(Records)
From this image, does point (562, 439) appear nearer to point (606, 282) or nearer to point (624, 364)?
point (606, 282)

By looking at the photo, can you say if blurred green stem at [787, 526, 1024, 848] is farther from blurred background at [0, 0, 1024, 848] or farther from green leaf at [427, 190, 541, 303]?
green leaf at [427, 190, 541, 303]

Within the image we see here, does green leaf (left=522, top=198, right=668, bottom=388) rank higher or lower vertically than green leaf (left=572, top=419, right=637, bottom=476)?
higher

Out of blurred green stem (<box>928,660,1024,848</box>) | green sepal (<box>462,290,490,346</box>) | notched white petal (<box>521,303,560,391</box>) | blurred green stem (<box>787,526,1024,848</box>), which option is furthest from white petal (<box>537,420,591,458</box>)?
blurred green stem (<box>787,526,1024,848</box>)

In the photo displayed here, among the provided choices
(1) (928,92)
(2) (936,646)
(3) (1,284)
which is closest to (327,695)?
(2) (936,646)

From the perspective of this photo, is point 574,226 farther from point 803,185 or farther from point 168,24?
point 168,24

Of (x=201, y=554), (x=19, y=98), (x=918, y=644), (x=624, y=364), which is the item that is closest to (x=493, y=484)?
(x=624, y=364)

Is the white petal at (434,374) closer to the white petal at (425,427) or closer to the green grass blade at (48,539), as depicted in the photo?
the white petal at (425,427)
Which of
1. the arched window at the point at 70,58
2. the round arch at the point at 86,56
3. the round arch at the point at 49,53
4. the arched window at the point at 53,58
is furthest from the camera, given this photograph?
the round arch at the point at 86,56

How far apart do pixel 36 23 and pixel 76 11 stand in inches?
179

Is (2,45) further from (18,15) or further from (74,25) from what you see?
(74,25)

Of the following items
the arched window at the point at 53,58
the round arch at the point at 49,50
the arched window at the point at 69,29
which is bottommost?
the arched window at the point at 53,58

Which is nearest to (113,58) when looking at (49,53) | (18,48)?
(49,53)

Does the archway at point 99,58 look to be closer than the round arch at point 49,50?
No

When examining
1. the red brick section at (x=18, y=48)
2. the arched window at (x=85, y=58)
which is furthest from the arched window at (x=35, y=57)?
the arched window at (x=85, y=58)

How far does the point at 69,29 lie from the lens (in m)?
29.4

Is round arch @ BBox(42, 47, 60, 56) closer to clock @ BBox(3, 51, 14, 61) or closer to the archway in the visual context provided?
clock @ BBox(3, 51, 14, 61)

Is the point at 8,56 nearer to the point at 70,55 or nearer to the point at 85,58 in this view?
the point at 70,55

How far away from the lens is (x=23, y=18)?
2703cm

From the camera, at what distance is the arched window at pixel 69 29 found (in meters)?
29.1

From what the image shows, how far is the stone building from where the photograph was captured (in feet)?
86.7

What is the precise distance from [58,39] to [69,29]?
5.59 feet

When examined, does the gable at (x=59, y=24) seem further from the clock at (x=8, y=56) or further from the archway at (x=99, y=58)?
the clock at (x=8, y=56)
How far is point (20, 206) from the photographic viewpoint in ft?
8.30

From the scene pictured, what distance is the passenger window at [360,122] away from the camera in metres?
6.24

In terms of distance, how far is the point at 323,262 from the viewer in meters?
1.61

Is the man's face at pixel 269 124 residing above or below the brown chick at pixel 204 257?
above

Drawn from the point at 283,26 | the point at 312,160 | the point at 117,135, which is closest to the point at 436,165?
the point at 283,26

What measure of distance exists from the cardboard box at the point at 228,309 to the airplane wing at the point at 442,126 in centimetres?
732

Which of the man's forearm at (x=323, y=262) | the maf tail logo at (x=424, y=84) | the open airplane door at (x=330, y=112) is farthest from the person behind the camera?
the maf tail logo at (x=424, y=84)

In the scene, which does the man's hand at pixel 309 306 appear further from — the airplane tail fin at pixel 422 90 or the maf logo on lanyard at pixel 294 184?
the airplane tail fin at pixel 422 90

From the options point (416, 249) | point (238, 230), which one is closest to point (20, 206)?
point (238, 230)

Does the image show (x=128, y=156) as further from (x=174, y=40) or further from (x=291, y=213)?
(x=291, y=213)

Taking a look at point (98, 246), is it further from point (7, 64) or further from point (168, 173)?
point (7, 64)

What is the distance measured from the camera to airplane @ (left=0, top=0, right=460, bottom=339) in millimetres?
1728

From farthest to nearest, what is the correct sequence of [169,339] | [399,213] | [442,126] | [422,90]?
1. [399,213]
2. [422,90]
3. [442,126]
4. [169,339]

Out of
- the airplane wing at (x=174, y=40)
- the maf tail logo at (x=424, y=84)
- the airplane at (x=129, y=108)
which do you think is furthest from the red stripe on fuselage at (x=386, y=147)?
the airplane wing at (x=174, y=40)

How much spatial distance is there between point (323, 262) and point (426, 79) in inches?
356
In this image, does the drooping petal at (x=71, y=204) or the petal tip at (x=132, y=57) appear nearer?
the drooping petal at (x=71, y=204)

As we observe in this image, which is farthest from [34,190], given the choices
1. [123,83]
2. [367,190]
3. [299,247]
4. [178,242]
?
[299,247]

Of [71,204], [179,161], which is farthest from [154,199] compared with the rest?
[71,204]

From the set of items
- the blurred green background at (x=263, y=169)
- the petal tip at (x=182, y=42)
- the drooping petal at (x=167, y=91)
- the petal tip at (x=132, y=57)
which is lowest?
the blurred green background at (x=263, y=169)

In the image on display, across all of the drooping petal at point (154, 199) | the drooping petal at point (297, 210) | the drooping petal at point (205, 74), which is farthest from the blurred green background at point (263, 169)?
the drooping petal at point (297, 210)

* **Task goal**: Every entry must be retyped in full, exactly as given.

* **Output of the exercise**:
From this image, does point (562, 439) appear nearer to point (606, 282) or nearer to point (624, 364)?
point (606, 282)

By looking at the photo, can you say if blurred green stem at [787, 526, 1024, 848] is farther from blurred background at [0, 0, 1024, 848] or farther from green leaf at [427, 190, 541, 303]?
green leaf at [427, 190, 541, 303]

Within the image we see here, does green leaf (left=522, top=198, right=668, bottom=388) rank higher or lower vertically than green leaf (left=572, top=419, right=637, bottom=476)?
higher

Out of blurred green stem (<box>928,660,1024,848</box>) | green sepal (<box>462,290,490,346</box>) | notched white petal (<box>521,303,560,391</box>) | blurred green stem (<box>787,526,1024,848</box>), which option is furthest from white petal (<box>537,420,591,458</box>)?
blurred green stem (<box>787,526,1024,848</box>)

In the photo displayed here, among the provided choices
(1) (928,92)
(2) (936,646)
(3) (1,284)
which is closest to (327,695)?
(2) (936,646)

From the perspective of this photo, is point 574,226 farther from point 803,185 or farther from point 168,24?
point 168,24

Of (x=201, y=554), (x=19, y=98), (x=918, y=644), (x=624, y=364), which is the item that is closest to (x=493, y=484)?
(x=624, y=364)

Is the white petal at (434,374) closer to the white petal at (425,427) or closer to the green grass blade at (48,539), as depicted in the photo?
the white petal at (425,427)
Which of
1. the arched window at the point at 70,58
2. the round arch at the point at 86,56
3. the round arch at the point at 49,53
4. the arched window at the point at 53,58
is furthest from the camera, given this photograph?
the round arch at the point at 86,56

How far apart do pixel 36 23 and pixel 76 11 stand in inches?
179

Is (2,45) further from (18,15) or further from (74,25) from what you see?
(74,25)

Of the following items
the arched window at the point at 53,58
the round arch at the point at 49,50
the arched window at the point at 69,29
which is bottommost?
the arched window at the point at 53,58

Which is nearest to (113,58) when looking at (49,53) | (18,48)?
(49,53)

Does the archway at point 99,58 look to be closer than the round arch at point 49,50?
No

When examining
1. the red brick section at (x=18, y=48)
2. the arched window at (x=85, y=58)
which is furthest from the arched window at (x=35, y=57)?
the arched window at (x=85, y=58)

How far does the point at 69,29 lie from the lens (in m)?
29.4

Is round arch @ BBox(42, 47, 60, 56) closer to clock @ BBox(3, 51, 14, 61) or closer to the archway in the visual context provided?
clock @ BBox(3, 51, 14, 61)

Is the point at 8,56 nearer to the point at 70,55 or nearer to the point at 85,58 in this view?
the point at 70,55

How far away from the lens is (x=23, y=18)?
2703cm

From the camera, at what distance is the arched window at pixel 69 29 found (in meters)?
29.1

From what the image shows, how far is the stone building from where the photograph was captured (in feet)?
86.7

What is the precise distance from [58,39] to [69,29]?
5.59 feet

When examined, does the gable at (x=59, y=24) seem further from the clock at (x=8, y=56) or further from the archway at (x=99, y=58)?
the clock at (x=8, y=56)
How far is point (20, 206) from the photographic viewpoint in ft?
8.30

From the scene pictured, what distance is the passenger window at [360,122] away from the camera in metres?
6.24

In terms of distance, how far is the point at 323,262 from the viewer in meters?
1.61

Is the man's face at pixel 269 124 residing above or below the brown chick at pixel 204 257?
above

Drawn from the point at 283,26 | the point at 312,160 | the point at 117,135, which is closest to the point at 436,165?
the point at 283,26

What measure of distance exists from the cardboard box at the point at 228,309 to the airplane wing at the point at 442,126 in centimetres?
732

Which of the man's forearm at (x=323, y=262) | the maf tail logo at (x=424, y=84) | the open airplane door at (x=330, y=112) is farthest from the person behind the camera?
the maf tail logo at (x=424, y=84)

In the scene, which does the man's hand at pixel 309 306 appear further from — the airplane tail fin at pixel 422 90 or the maf logo on lanyard at pixel 294 184?
the airplane tail fin at pixel 422 90

From the options point (416, 249) | point (238, 230), which one is closest to point (20, 206)?
point (238, 230)

Does the image show (x=128, y=156) as further from (x=174, y=40) or further from (x=291, y=213)?
(x=291, y=213)

Taking a look at point (98, 246), is it further from point (7, 64) or further from point (168, 173)?
point (7, 64)

What is the distance measured from the camera to airplane @ (left=0, top=0, right=460, bottom=339) in millimetres?
1728

From farthest to nearest, what is the correct sequence of [169,339] | [399,213] | [442,126] | [422,90]?
1. [399,213]
2. [422,90]
3. [442,126]
4. [169,339]

Out of
- the airplane wing at (x=174, y=40)
- the maf tail logo at (x=424, y=84)
- the airplane at (x=129, y=108)
which do you think is furthest from the red stripe on fuselage at (x=386, y=147)?
the airplane wing at (x=174, y=40)

How much spatial distance is there between point (323, 262) and point (426, 79) in inches?
356
In this image, does the drooping petal at (x=71, y=204) or the petal tip at (x=132, y=57) appear nearer?
the drooping petal at (x=71, y=204)

As we observe in this image, which is farthest from [34,190], given the choices
1. [123,83]
2. [367,190]
3. [299,247]
4. [178,242]
?
[299,247]

Of [71,204], [179,161], which is farthest from [154,199] compared with the rest?
[71,204]

From the set of items
- the blurred green background at (x=263, y=169)
- the petal tip at (x=182, y=42)
- the drooping petal at (x=167, y=91)
- the petal tip at (x=132, y=57)
which is lowest?
the blurred green background at (x=263, y=169)

In the image on display, across all of the drooping petal at point (154, 199) | the drooping petal at point (297, 210) | the drooping petal at point (205, 74), which is farthest from the blurred green background at point (263, 169)?
the drooping petal at point (297, 210)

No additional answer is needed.